Tasks for this exercise>
1 > Answer these questions about the church news text:
(a) What share of the $500 million the UN says is needed has been raised?
(b) Who is leading the pilgrimage to Orkney?
(c) Cardinal Parolin's trip to Moscow is the first by a high-level Vatican representative since which year?
2 > Write out the part of the church news text from "What will happen" to "has been raised." word for word.

Study text>
......

What will happen next?
More than two million people in the country – almost half the population – need aid, says the UN. Yet there is little funding to provide it. Only a quarter of the $500 million the UN says is necessary has been raised.
Hopes for averting a full-blown conflict rest partly on the Church. A peace deal between armed groups was signed in Rome last month under the auspices of the Sant’Egidio community. It has so far been ignored. Cardinal Dieudonné Nzapalainga of Bangui said the country was “sitting on hot coals”.
✣The week ahead
Orkney is marking the 900th anniversary of the martyrdom of St Magnus. Bishop Hugh Gilbert of Aberdeen is leading a pilgrimage there with Mass at St Magnus Cathedral on Sunday. St Magnus was killed on the orders of his cousin and declared a saint 20 years later after several miracles. Bishop Gilbert calls him a “key figure in the Christianisation” of northern Europe.
Cardinal Pietro Parolin, the Vatican Secretary of State (pictured), far from taking an August break, will be meeting Vladimir Putin in Moscow and talking to top officials. It is the first visit from a high-level Vatican representative since 1998.
A Mass will be celebrated for the canonisation of Blessed Margaret Pole in Melbourne on Saturday. A niece of Richard III, Blessed Margaret was executed by Henry VIII and beatified in 1886. The Mass will be celebrated by Auxiliary Bishop Peter Elliott of Melbourne. In attendance will be Simon Abney-Hastings, a descendant of Blessed Margaret.

......

Available data>
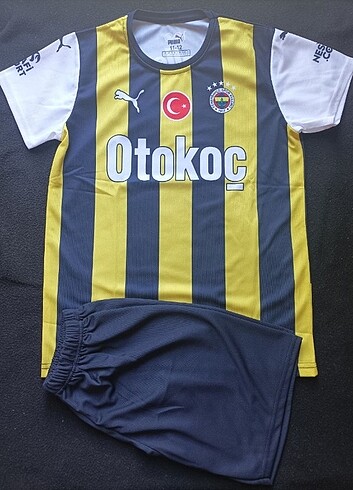 Fenerbahçe Forması 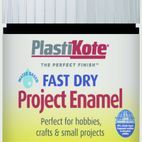 PlastiKote Fast Dry Enamel Brush On additional 19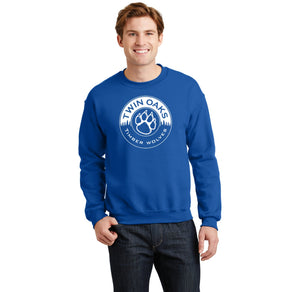 Spirit Wear Demo Store-Adult Unisex Crewneck Sweatshirt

......

Results by task>
1 >
(a) Only a quarter.
(b) Bishop Hugh Gilbert of Aberdeen.
(c) 1998.

2 >
What will happen next?
More than two million people in the country – almost half the population – need aid, says the UN. Yet there is little funding to provide it. Only a quarter of the $500 million the UN says is necessary has been raised.